On Oct. 15 a small group of students, led by children of Circle G Cowboy Church Pastor Marty Roark, gathered in the back of the Glendo High School cafeteria to pray over their lunchtime meal, reports The Christian Post. The student who offered the prayer spoke quietly and after the prayer was over, the students sat down and ate their lunch without causing any disruption, stated the Post.
Glendo Principal Stanetta Twiford informed one of the students after lunch that she and the other students were not allowed to pray during lunch because it could be construed as inflicting their religion onto the other students. She instead instructed them to get permission to go into the hallway or gym to do their prayer gathering out of the view of other students. The students were also told by a social studies teacher that praying in the cafeteria was a violation of church and state, according to the Post.
After the students told Roark not being allowed to pray in the cafeteria during lunch, he sent the principal information explaining that children had the legal right to pray during lunch.
Roark reportedly approached Twiford at a school basketball game within the same week as the exchange of information, and she again "rejected the request," indicating that allowing them to pray in the cafeteria would force other students to be a "captive audience."
Roark then left messages for Platte County School District No. 1 Superintendent Dennis Fischer, who upheld Twiford's action by citing the American Civil Liberties Union, stating school officials have the right to stop prayer gatherings in the cafeteria because it would have "compelled other students to participate."
Roark contacted the Alliance Defending Freedom, which sent a demand letter on Dec. 4 to Fischer, Twiford and the school district's attorney stating that the school has two weeks to allow the students to pray or it would consider filing a lawsuit against the school district, reports FaithIt.
"We write to inform you that this cafeteria prayer ban violates the First Amendment.
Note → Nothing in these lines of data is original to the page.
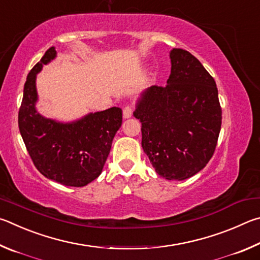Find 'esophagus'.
<instances>
[{
  "label": "esophagus",
  "mask_w": 260,
  "mask_h": 260,
  "mask_svg": "<svg viewBox=\"0 0 260 260\" xmlns=\"http://www.w3.org/2000/svg\"><path fill=\"white\" fill-rule=\"evenodd\" d=\"M133 113H134V107L131 106V105H126V106L123 108V117H124V118L131 117Z\"/></svg>",
  "instance_id": "1"
}]
</instances>
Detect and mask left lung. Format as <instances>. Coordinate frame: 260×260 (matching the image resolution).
Wrapping results in <instances>:
<instances>
[{
	"instance_id": "1",
	"label": "left lung",
	"mask_w": 260,
	"mask_h": 260,
	"mask_svg": "<svg viewBox=\"0 0 260 260\" xmlns=\"http://www.w3.org/2000/svg\"><path fill=\"white\" fill-rule=\"evenodd\" d=\"M171 74L165 86L152 85L134 115L142 122V146L155 171L184 180L210 161L221 126V107L213 77L183 49L170 52Z\"/></svg>"
}]
</instances>
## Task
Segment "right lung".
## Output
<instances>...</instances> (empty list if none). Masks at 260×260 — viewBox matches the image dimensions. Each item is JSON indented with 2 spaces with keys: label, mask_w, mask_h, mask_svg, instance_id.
<instances>
[{
  "label": "right lung",
  "mask_w": 260,
  "mask_h": 260,
  "mask_svg": "<svg viewBox=\"0 0 260 260\" xmlns=\"http://www.w3.org/2000/svg\"><path fill=\"white\" fill-rule=\"evenodd\" d=\"M56 57L53 47L28 73L18 125L29 156L41 174L57 183L82 187L102 174L112 142L122 124V109L91 113L73 123H59L36 112V74Z\"/></svg>",
  "instance_id": "obj_1"
}]
</instances>
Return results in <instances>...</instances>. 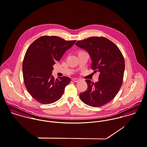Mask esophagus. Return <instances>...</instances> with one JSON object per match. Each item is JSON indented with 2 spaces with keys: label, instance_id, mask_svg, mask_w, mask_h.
I'll return each mask as SVG.
<instances>
[{
  "label": "esophagus",
  "instance_id": "obj_1",
  "mask_svg": "<svg viewBox=\"0 0 147 147\" xmlns=\"http://www.w3.org/2000/svg\"><path fill=\"white\" fill-rule=\"evenodd\" d=\"M75 82H77L79 81L80 80L79 79H77V78H73L71 80Z\"/></svg>",
  "mask_w": 147,
  "mask_h": 147
}]
</instances>
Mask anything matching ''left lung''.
<instances>
[{
	"instance_id": "obj_1",
	"label": "left lung",
	"mask_w": 147,
	"mask_h": 147,
	"mask_svg": "<svg viewBox=\"0 0 147 147\" xmlns=\"http://www.w3.org/2000/svg\"><path fill=\"white\" fill-rule=\"evenodd\" d=\"M76 45L89 53L91 69L99 73L95 83L86 80L87 89L80 94L84 104L100 107L113 100L120 90L125 71V60L118 47L108 39L92 36L78 41Z\"/></svg>"
}]
</instances>
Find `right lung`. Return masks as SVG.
Instances as JSON below:
<instances>
[{
  "instance_id": "1",
  "label": "right lung",
  "mask_w": 147,
  "mask_h": 147,
  "mask_svg": "<svg viewBox=\"0 0 147 147\" xmlns=\"http://www.w3.org/2000/svg\"><path fill=\"white\" fill-rule=\"evenodd\" d=\"M76 40H65L56 36H42L27 49L22 63L24 83L30 95L43 104L59 100L70 83L67 77L55 79L53 66Z\"/></svg>"
}]
</instances>
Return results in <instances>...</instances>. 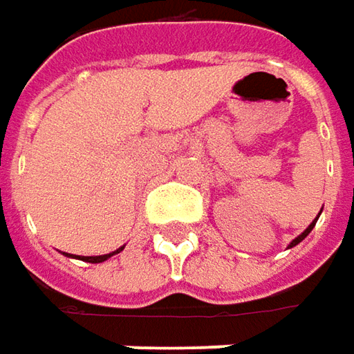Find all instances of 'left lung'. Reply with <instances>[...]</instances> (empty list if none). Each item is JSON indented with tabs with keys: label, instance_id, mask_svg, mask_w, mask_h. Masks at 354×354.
<instances>
[{
	"label": "left lung",
	"instance_id": "1",
	"mask_svg": "<svg viewBox=\"0 0 354 354\" xmlns=\"http://www.w3.org/2000/svg\"><path fill=\"white\" fill-rule=\"evenodd\" d=\"M321 214V212H319ZM317 218H319V216H317ZM317 218H315V221H313V223H311V225L307 226L306 230H304V232H301V234H299V236L297 238H293L292 242H290V246H288V248H293V246H297V244H299V242H301V240H304V238L307 236V234H309V232H311V230H313V226H315V223H317Z\"/></svg>",
	"mask_w": 354,
	"mask_h": 354
}]
</instances>
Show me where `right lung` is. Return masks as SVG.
<instances>
[{
	"mask_svg": "<svg viewBox=\"0 0 354 354\" xmlns=\"http://www.w3.org/2000/svg\"><path fill=\"white\" fill-rule=\"evenodd\" d=\"M122 250H124V246H122V248H118V250L110 252V254H104V256H73V258H78V260H82V262H90V264H100V262H104V260L112 258L114 254H120ZM66 256H71V254H66Z\"/></svg>",
	"mask_w": 354,
	"mask_h": 354,
	"instance_id": "add662e5",
	"label": "right lung"
}]
</instances>
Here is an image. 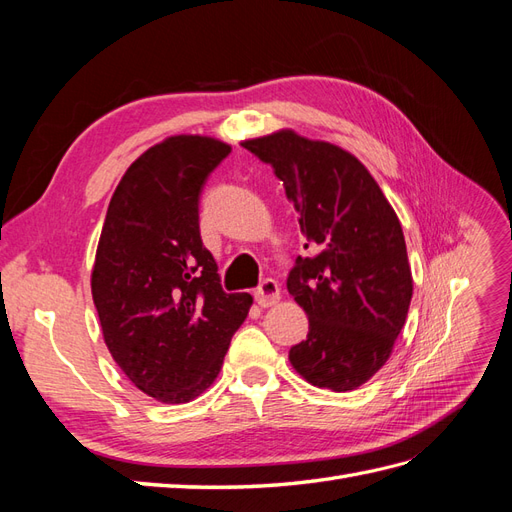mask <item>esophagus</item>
Here are the masks:
<instances>
[{"mask_svg":"<svg viewBox=\"0 0 512 512\" xmlns=\"http://www.w3.org/2000/svg\"><path fill=\"white\" fill-rule=\"evenodd\" d=\"M254 297L260 307H271L280 301V284L275 280L260 282V286L254 290Z\"/></svg>","mask_w":512,"mask_h":512,"instance_id":"1","label":"esophagus"}]
</instances>
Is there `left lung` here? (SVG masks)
Masks as SVG:
<instances>
[{"instance_id":"left-lung-1","label":"left lung","mask_w":512,"mask_h":512,"mask_svg":"<svg viewBox=\"0 0 512 512\" xmlns=\"http://www.w3.org/2000/svg\"><path fill=\"white\" fill-rule=\"evenodd\" d=\"M284 181L301 215L309 258H297L288 292L309 333L288 359L309 384L354 391L389 361L412 299V271L397 213L346 149L280 130L243 141Z\"/></svg>"}]
</instances>
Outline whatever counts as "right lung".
<instances>
[{
  "instance_id": "right-lung-1",
  "label": "right lung",
  "mask_w": 512,
  "mask_h": 512,
  "mask_svg": "<svg viewBox=\"0 0 512 512\" xmlns=\"http://www.w3.org/2000/svg\"><path fill=\"white\" fill-rule=\"evenodd\" d=\"M230 153L211 136L149 147L111 198L91 271L104 344L130 382L162 404H188L218 378L247 292L222 290L198 228L200 190Z\"/></svg>"
}]
</instances>
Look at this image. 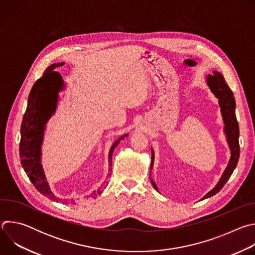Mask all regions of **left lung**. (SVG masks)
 I'll list each match as a JSON object with an SVG mask.
<instances>
[{
	"label": "left lung",
	"instance_id": "left-lung-1",
	"mask_svg": "<svg viewBox=\"0 0 255 255\" xmlns=\"http://www.w3.org/2000/svg\"><path fill=\"white\" fill-rule=\"evenodd\" d=\"M208 85L213 92V94L219 99V104L221 107V112L225 123V132L227 135V140L229 143V146L231 149V158L229 161V164L224 171L221 179L218 185L209 192L204 198H210L214 195H216L218 192H220L221 189L224 187V185L227 183V180L230 178L232 172L234 171L238 159H239V153H240V147H239V125L236 119L235 115V99L234 95L231 91V89L228 87L227 83L225 82L224 77L218 71H214V75H209L207 78ZM154 154L152 151V158H151V164L150 167L153 164ZM152 186L155 190H157L155 184L151 180Z\"/></svg>",
	"mask_w": 255,
	"mask_h": 255
}]
</instances>
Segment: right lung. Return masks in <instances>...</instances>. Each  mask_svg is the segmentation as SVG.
Listing matches in <instances>:
<instances>
[{
    "label": "right lung",
    "mask_w": 255,
    "mask_h": 255,
    "mask_svg": "<svg viewBox=\"0 0 255 255\" xmlns=\"http://www.w3.org/2000/svg\"><path fill=\"white\" fill-rule=\"evenodd\" d=\"M61 65H63V63H55L48 66L43 72V76L33 85L21 124V141L19 148L21 164L31 183L39 193L56 202L62 200L54 197L49 190L40 164V146L44 126L55 111L58 92L62 89V79L58 72L54 70V68ZM123 138L124 136L119 138V140L112 145L109 152L110 164L112 162L113 151ZM103 189L104 186L93 193L91 197L95 199L97 195L102 194ZM65 202L67 201L65 200ZM70 202L72 203L74 201Z\"/></svg>",
    "instance_id": "obj_1"
}]
</instances>
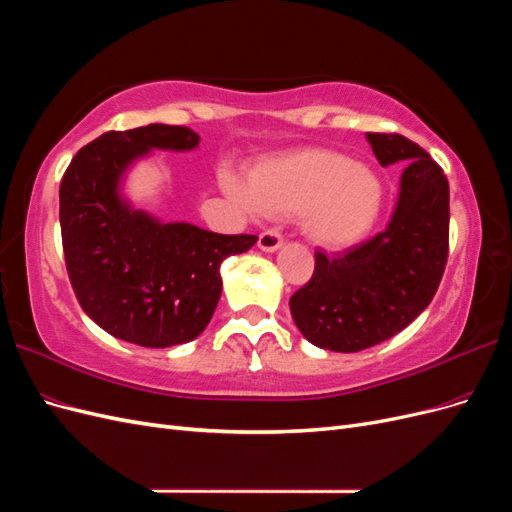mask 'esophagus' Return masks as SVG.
<instances>
[{"label":"esophagus","mask_w":512,"mask_h":512,"mask_svg":"<svg viewBox=\"0 0 512 512\" xmlns=\"http://www.w3.org/2000/svg\"><path fill=\"white\" fill-rule=\"evenodd\" d=\"M282 245H284V235L277 228H269L265 232H260L258 247L262 252H275V250H280Z\"/></svg>","instance_id":"esophagus-1"}]
</instances>
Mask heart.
Wrapping results in <instances>:
<instances>
[{
    "label": "heart",
    "mask_w": 512,
    "mask_h": 512,
    "mask_svg": "<svg viewBox=\"0 0 512 512\" xmlns=\"http://www.w3.org/2000/svg\"><path fill=\"white\" fill-rule=\"evenodd\" d=\"M224 190L247 211L299 213L305 237L327 250H344L374 226L382 183L374 170L333 149L305 147L258 162L247 183L226 173Z\"/></svg>",
    "instance_id": "b5f03b06"
}]
</instances>
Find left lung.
<instances>
[{
  "label": "left lung",
  "instance_id": "left-lung-1",
  "mask_svg": "<svg viewBox=\"0 0 512 512\" xmlns=\"http://www.w3.org/2000/svg\"><path fill=\"white\" fill-rule=\"evenodd\" d=\"M382 166L404 162L391 224L344 254L316 252L314 275L290 297L299 331L318 348L359 352L386 342L423 312L448 260V179L401 134L367 132Z\"/></svg>",
  "mask_w": 512,
  "mask_h": 512
}]
</instances>
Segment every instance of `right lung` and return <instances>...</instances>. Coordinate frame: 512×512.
<instances>
[{"instance_id":"right-lung-1","label":"right lung","mask_w":512,"mask_h":512,"mask_svg":"<svg viewBox=\"0 0 512 512\" xmlns=\"http://www.w3.org/2000/svg\"><path fill=\"white\" fill-rule=\"evenodd\" d=\"M183 126L149 123L106 132L72 158L59 185L66 269L83 312L123 342L185 344L205 331L222 294L220 265L256 235H218L192 224H160L119 196L128 164L149 149H194Z\"/></svg>"}]
</instances>
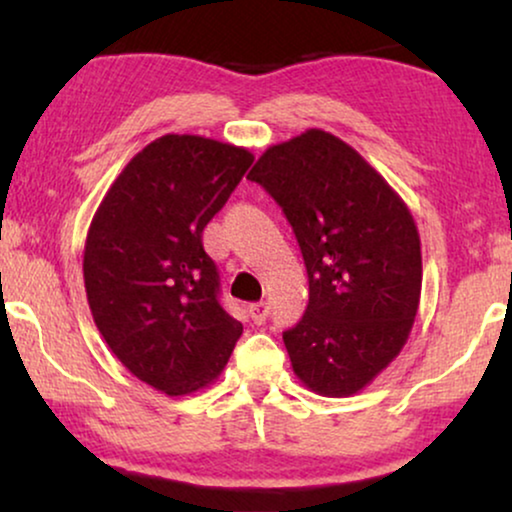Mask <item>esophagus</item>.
<instances>
[{"instance_id":"esophagus-1","label":"esophagus","mask_w":512,"mask_h":512,"mask_svg":"<svg viewBox=\"0 0 512 512\" xmlns=\"http://www.w3.org/2000/svg\"><path fill=\"white\" fill-rule=\"evenodd\" d=\"M268 312H270V307H268V303H251L249 305V314H251V319H254V324H265V319H268Z\"/></svg>"}]
</instances>
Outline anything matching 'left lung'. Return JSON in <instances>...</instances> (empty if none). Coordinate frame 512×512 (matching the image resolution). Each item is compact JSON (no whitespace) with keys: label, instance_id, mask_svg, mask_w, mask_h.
<instances>
[{"label":"left lung","instance_id":"8db88e82","mask_svg":"<svg viewBox=\"0 0 512 512\" xmlns=\"http://www.w3.org/2000/svg\"><path fill=\"white\" fill-rule=\"evenodd\" d=\"M247 179L282 207L310 279L303 319L284 333L293 373L314 394H359L401 354L417 317L422 244L408 205L319 128L270 146Z\"/></svg>","mask_w":512,"mask_h":512}]
</instances>
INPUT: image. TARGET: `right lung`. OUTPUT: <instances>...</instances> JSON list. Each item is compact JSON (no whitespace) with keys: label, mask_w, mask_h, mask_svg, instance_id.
Listing matches in <instances>:
<instances>
[{"label":"right lung","mask_w":512,"mask_h":512,"mask_svg":"<svg viewBox=\"0 0 512 512\" xmlns=\"http://www.w3.org/2000/svg\"><path fill=\"white\" fill-rule=\"evenodd\" d=\"M254 153L200 135L144 146L104 195L83 249L97 331L132 375L167 396L212 384L242 324L219 303L202 230Z\"/></svg>","instance_id":"obj_1"}]
</instances>
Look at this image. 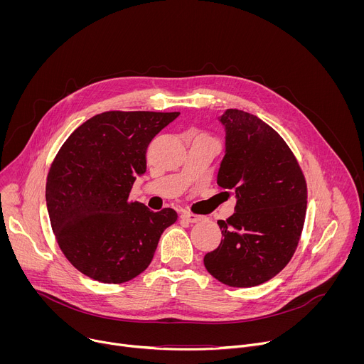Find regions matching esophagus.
I'll use <instances>...</instances> for the list:
<instances>
[{
	"label": "esophagus",
	"instance_id": "34e87169",
	"mask_svg": "<svg viewBox=\"0 0 364 364\" xmlns=\"http://www.w3.org/2000/svg\"><path fill=\"white\" fill-rule=\"evenodd\" d=\"M181 218H183V220H186L187 223H197V222L203 220V216H200V215H193V213H187V212L183 213Z\"/></svg>",
	"mask_w": 364,
	"mask_h": 364
}]
</instances>
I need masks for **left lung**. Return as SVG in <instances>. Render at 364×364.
<instances>
[{
    "label": "left lung",
    "mask_w": 364,
    "mask_h": 364,
    "mask_svg": "<svg viewBox=\"0 0 364 364\" xmlns=\"http://www.w3.org/2000/svg\"><path fill=\"white\" fill-rule=\"evenodd\" d=\"M226 151L218 184L236 196L235 213L219 220L222 242L204 267L235 288L261 285L279 274L298 246L306 212V183L281 135L257 117L226 109L219 118Z\"/></svg>",
    "instance_id": "left-lung-1"
}]
</instances>
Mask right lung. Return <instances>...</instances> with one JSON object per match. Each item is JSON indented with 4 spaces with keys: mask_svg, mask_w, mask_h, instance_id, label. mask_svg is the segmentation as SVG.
<instances>
[{
    "mask_svg": "<svg viewBox=\"0 0 364 364\" xmlns=\"http://www.w3.org/2000/svg\"><path fill=\"white\" fill-rule=\"evenodd\" d=\"M180 112L109 111L87 119L59 149L46 183L51 229L68 261L103 282L134 279L151 264L173 209L154 213L129 193L146 171L151 139Z\"/></svg>",
    "mask_w": 364,
    "mask_h": 364,
    "instance_id": "1",
    "label": "right lung"
}]
</instances>
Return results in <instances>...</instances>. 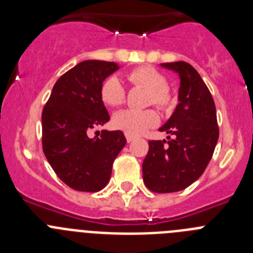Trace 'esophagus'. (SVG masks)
Listing matches in <instances>:
<instances>
[{
  "mask_svg": "<svg viewBox=\"0 0 253 253\" xmlns=\"http://www.w3.org/2000/svg\"><path fill=\"white\" fill-rule=\"evenodd\" d=\"M125 137H126V140H128V143L133 142V140L135 139V137H134V135H130V134H126V133H125Z\"/></svg>",
  "mask_w": 253,
  "mask_h": 253,
  "instance_id": "esophagus-1",
  "label": "esophagus"
}]
</instances>
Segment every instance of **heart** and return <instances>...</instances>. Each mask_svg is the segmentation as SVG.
<instances>
[{
	"label": "heart",
	"instance_id": "heart-1",
	"mask_svg": "<svg viewBox=\"0 0 253 253\" xmlns=\"http://www.w3.org/2000/svg\"><path fill=\"white\" fill-rule=\"evenodd\" d=\"M126 81L135 87L146 88V105H154L161 110H166L171 105V93L166 77L151 67H137L125 73ZM100 97L107 106L116 107L124 102L125 88L116 77H109L100 87ZM158 115L153 109L144 110H122L113 118L114 128L130 135H139L156 125Z\"/></svg>",
	"mask_w": 253,
	"mask_h": 253
}]
</instances>
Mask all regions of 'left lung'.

The First Amendment requires schools to allow student speech so long as the speech is not materially and substantially disruptive," the letter written by ADF attorney Jonathan Scruggs states.
"Students in the cafeteria are not captive audiences because they can leave at any time or turn away from the quiet prayer in the corner."
"Further, students in the cafeteria are no more a captive audience than students in the hallway or students on a playground," the letter adds.
"Contrary to ACLU's analysis, high school students can indeed pray in the cafeteria in the presence of others, and praying students need not be shuffled off to broom closets. The First Amendment protects the right to pray, not just in private but in public too."
Last Thursday, Fischer sent a follow-up letter to ADF explaining that the school district has reversed its decision and will now allow the students to pray in the cafeteria during lunch.